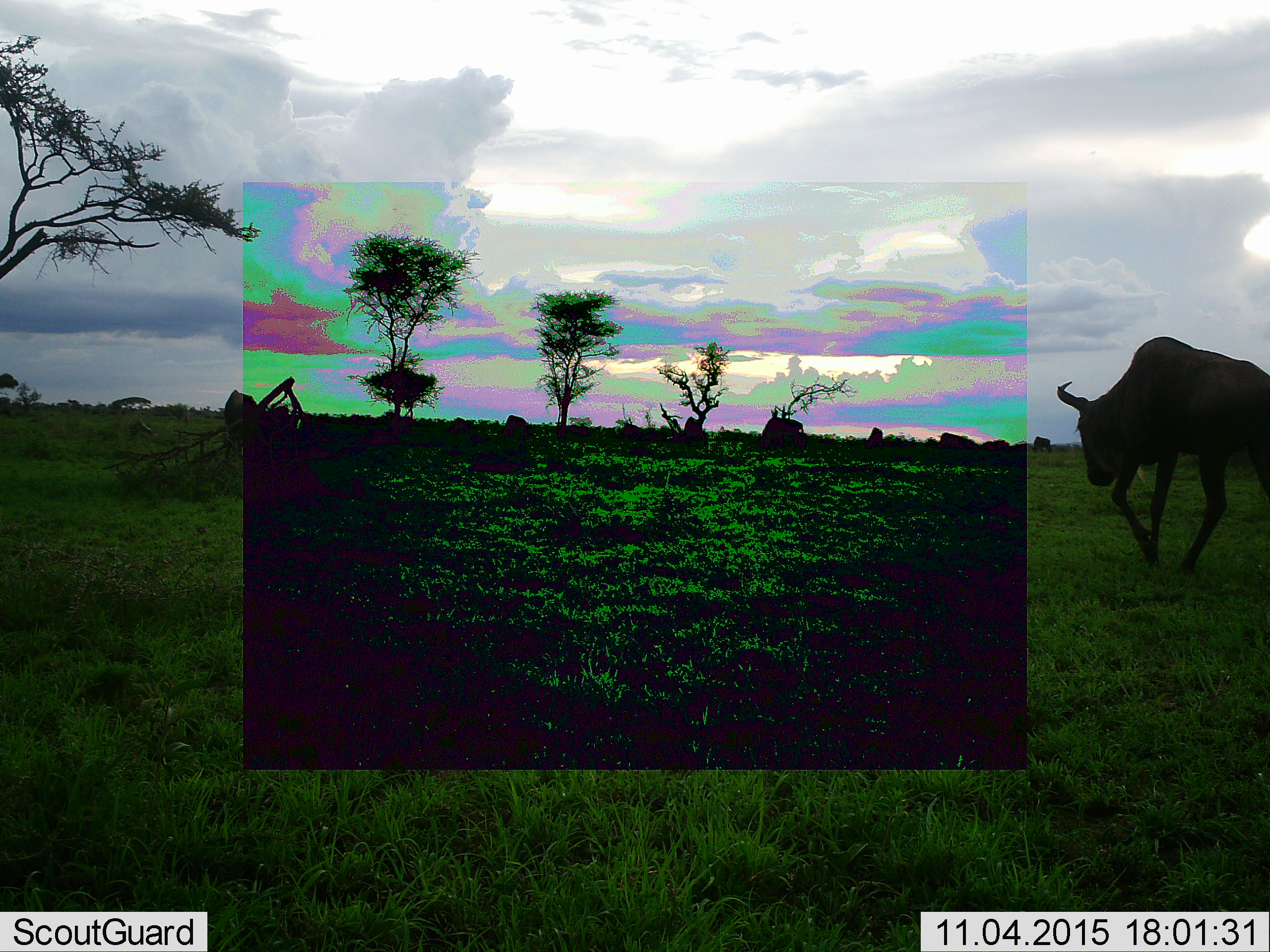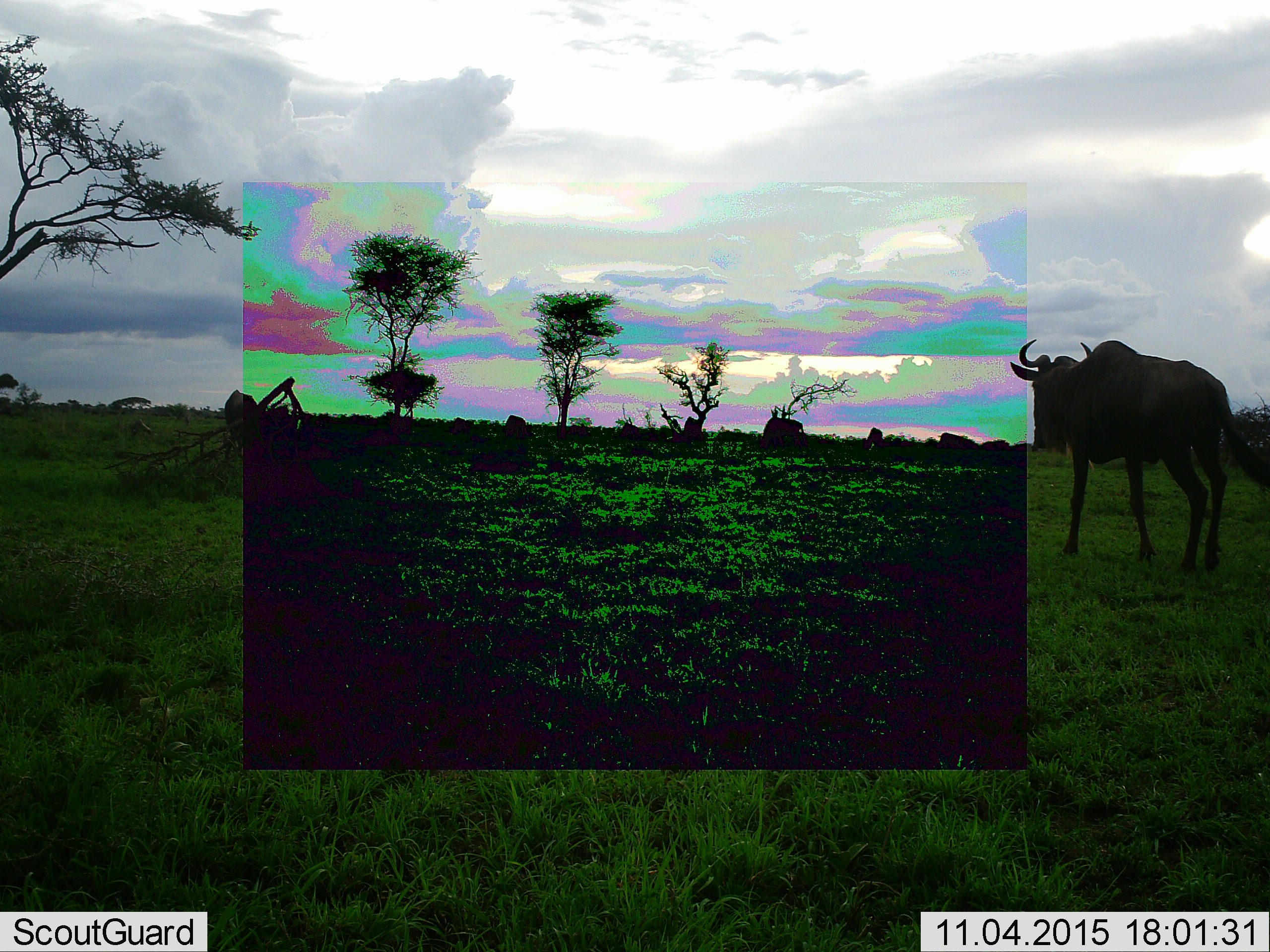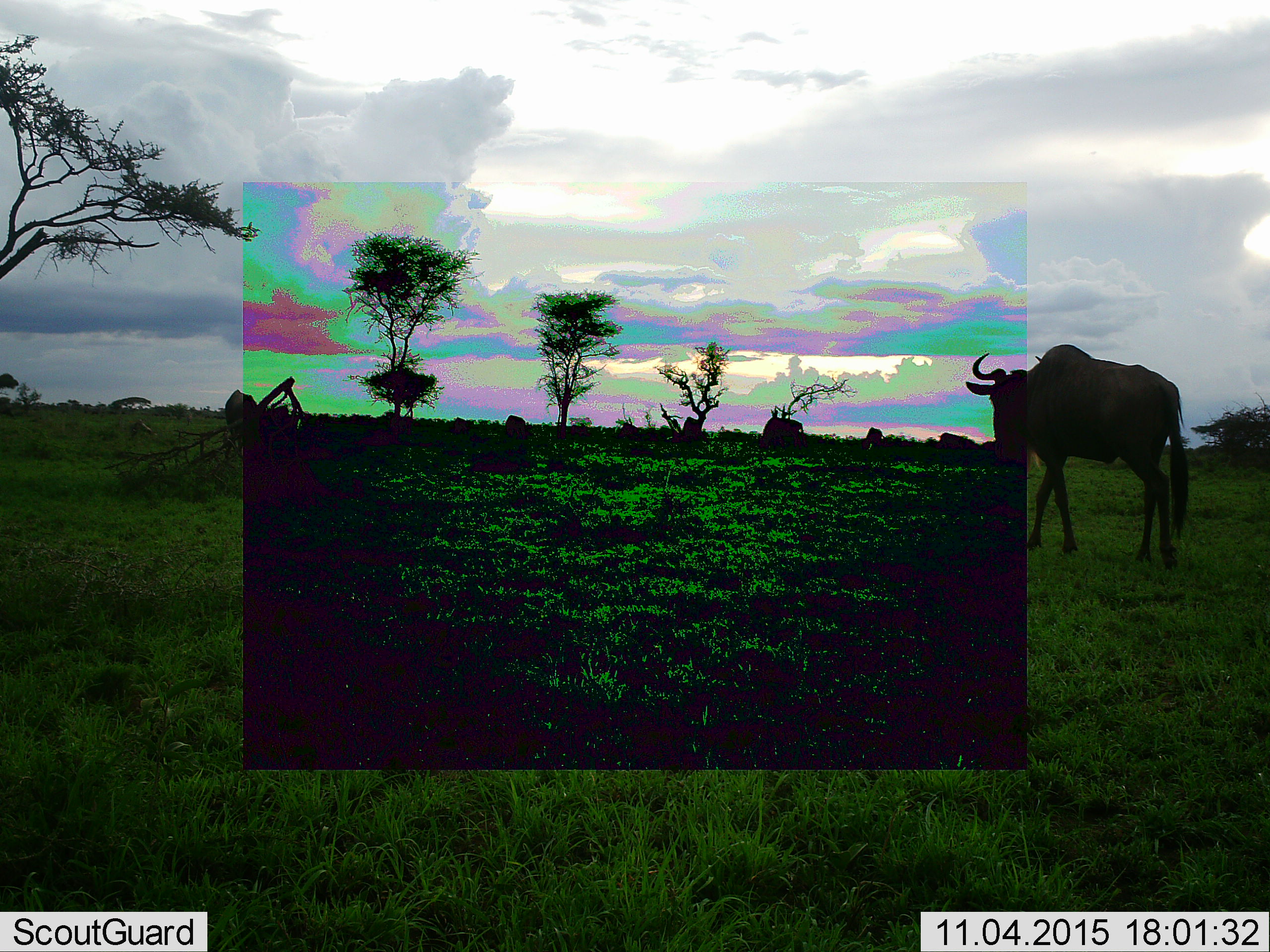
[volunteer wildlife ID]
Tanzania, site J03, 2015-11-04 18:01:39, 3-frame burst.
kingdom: Animalia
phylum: Chordata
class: Mammalia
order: Artiodactyla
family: Bovidae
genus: Connochaetes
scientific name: Connochaetes taurinus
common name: blue wildebeest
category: wildebeest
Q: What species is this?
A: Wildebeest (blue wildebeest) (Connochaetes taurinus).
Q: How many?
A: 6.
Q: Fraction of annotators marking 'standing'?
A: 60%.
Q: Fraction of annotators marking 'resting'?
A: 0%.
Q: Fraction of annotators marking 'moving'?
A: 60%.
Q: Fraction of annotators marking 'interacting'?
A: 0%.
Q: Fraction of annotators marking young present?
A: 0%.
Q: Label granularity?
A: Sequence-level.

━━━━━━━━━━━━━━━━━━━━━━━━━━━━━━

Throughout the material above, find every line holding "marking" and copy it.

Q: Fraction of annotators marking 'standing'?
Q: Fraction of annotators marking 'resting'?
Q: Fraction of annotators marking 'moving'?
Q: Fraction of annotators marking 'interacting'?
Q: Fraction of annotators marking young present?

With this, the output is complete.